Assim nasceu o The Medulloblastoma Initiative (MBI), projeto criado por Goldsztein que promove a pesquisa e a busca por novos tratamentos para crianças com a doença. Em dois anos, os US$ 3 milhões iniciais doados por Goldsztein viraram US$ 10 milhões e foram distribuídos entre 13 laboratórios espalhados pelo mundo que tentam encontrar a cura – e, ao que tudo indica, eles estão no caminho certo.
“O câncer é algo complicado também por ser (um tratamento) longo, duradouro. Você acorda todos os dias e tem esse assunto. Mas a gente tem que perseverar e ir atrás. Não dá pra se abater”, diz o empresário.
Com apoio do MBI, o médico e cientista Duane Mitchell, da Universidade da Flórida (EUA), tem trabalhado no desenvolvimento de imunoterapias contra o meduloblastoma. Esse é um tipo de tratamento que usa o sistema imunológico do próprio paciente para combater o tumor. A ideia é tornar nosso sistema de defesa mais eficiente para reconhecer e destruir as células cancerosas. A previsão é de que a estratégia seja testada em pacientes no início do ano que vem.
“A nossa ideia é trazer o teste clínico em primeira mão para o Brasil, em retribuição aos doadores brasileiros. E quando acharmos a cura dessa doença, e não digo ‘se’, digo ‘quando’, isso vai ser levado para vários lugares do mundo”, garante Goldsztein.
De acordo com a Nasjla, os estudos com imunoterapia estão avançando muito e são investimento certo – não só para o meduloblastoma, mas para outros tipos de tumores. “O que mais me emocionou na história do Fernando é que, diante de uma situação tão árdua, ele decidiu que dinheiro não é nada.

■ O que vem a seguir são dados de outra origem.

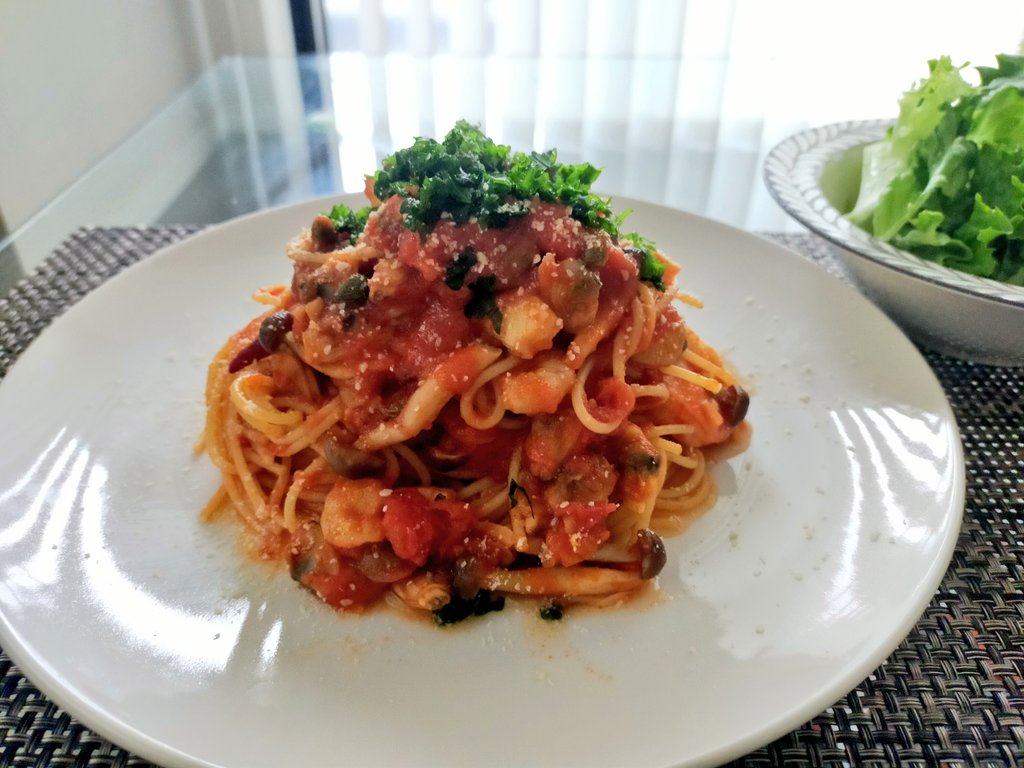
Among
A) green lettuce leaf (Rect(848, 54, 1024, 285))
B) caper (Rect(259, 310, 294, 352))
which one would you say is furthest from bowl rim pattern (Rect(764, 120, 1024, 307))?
caper (Rect(259, 310, 294, 352))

A vida vale mais”, diz.
“Algo que virou maior que meu filho”
Hoje, Goldsztein dedica todas as suas horas de trabalho ao projeto. O restante do tempo é convertido em momentos de qualidade com a família, formada por Frederico, hoje com 16 anos, a mulher Barbara, e mais um filho, Henrique, de 10 anos.
“Isso tudo mudou completamente meus valores, minha maneira de pensar. Resolvi fazer desse problema o meu propósito de vida. Eu poderia estar preocupado em acumular mais dinheiro e bens, mas, hoje, meu objetivo é outro. Depois de achar a cura (para o meduloblastoma), vou buscar outras formas de ajudar e lutar contra o câncer infantil”, assegura.
O otimismo, ele confessa, aprendeu com o filho. Depois de participar de dois ensaios clínicos, Frederico está estável e sonha com o futuro. “Ele está lidando com isso durante metade da vida dele e, até hoje, sua força me impressiona”, diz, orgulhoso. “É um guerreiro.”
A esperança é de que a batalha da família sirva de exemplo e também de estímulo a quem tem condições de abraçar os mais variados tipos de causas. “Mais do que juntar recursos, a gente procura criar conscientização sobre o problema. Isso tem que inspirar a sociedade. Não dá mais para entender pessoas que não fazem filantropia”, afirma.